# AIM OF THE EXERCISE:
None of the pictures should appear; the lines from the line containing "Fossil Stone Petrified" through the last line of the listing must be repeated exactly.
----- DATA EXCERPT -----
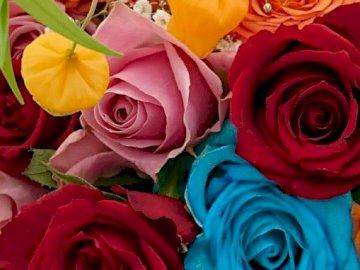 Bellissimi fiori - Bellissimi fiori di tutti i colori. Un mazzo di fiori.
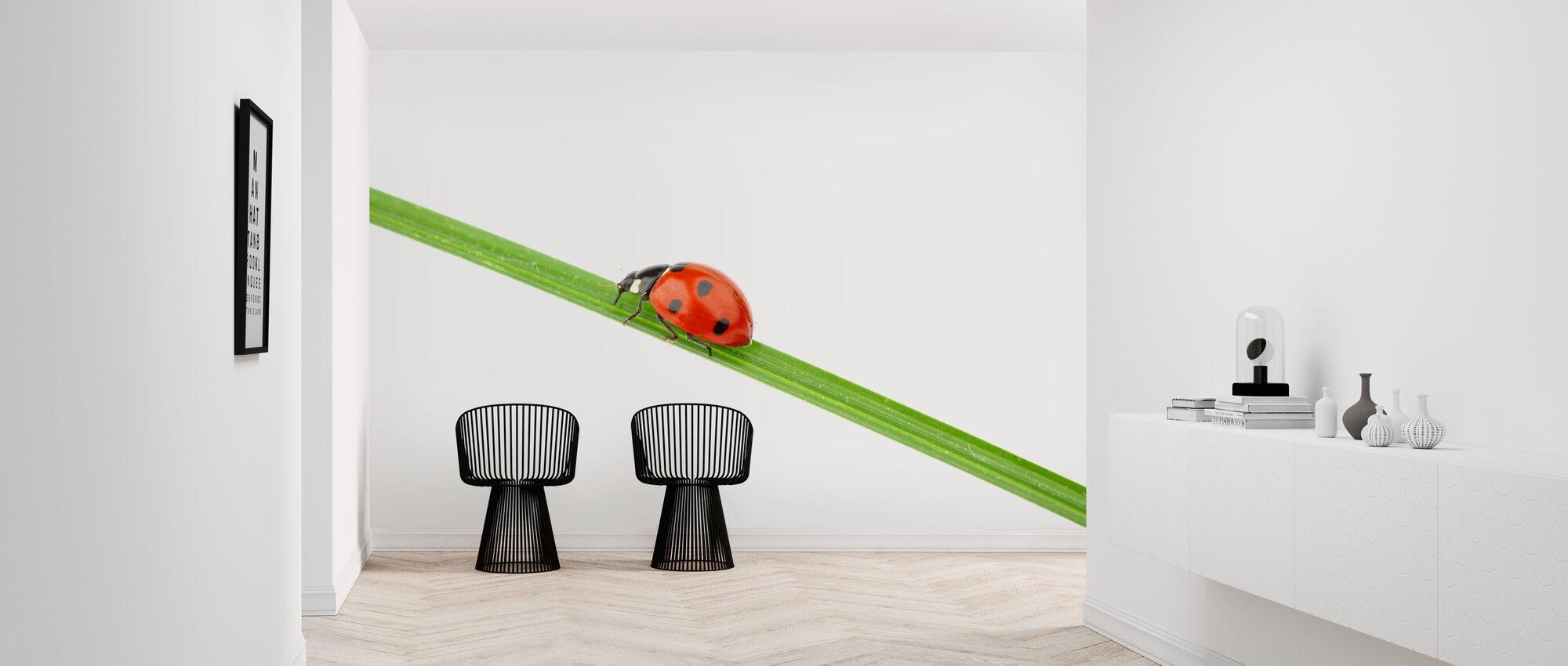Lieveheersbeestje op een rietje - Behang - Gang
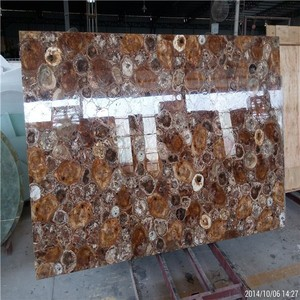Fossil Stone Petrified Wood for round or square countertop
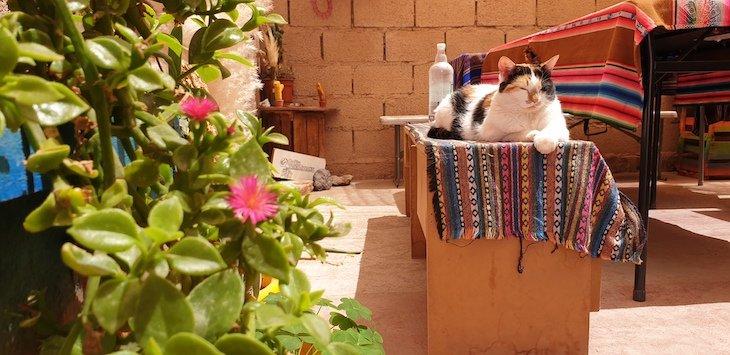 Casa Carmenere- San Pedro Atacama - Chile © Viaje Comigo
-----
# RESPONSE:
Fossil Stone Petrified Wood for round or square countertop
 Casa Carmenere- San Pedro Atacama - Chile © Viaje Comigo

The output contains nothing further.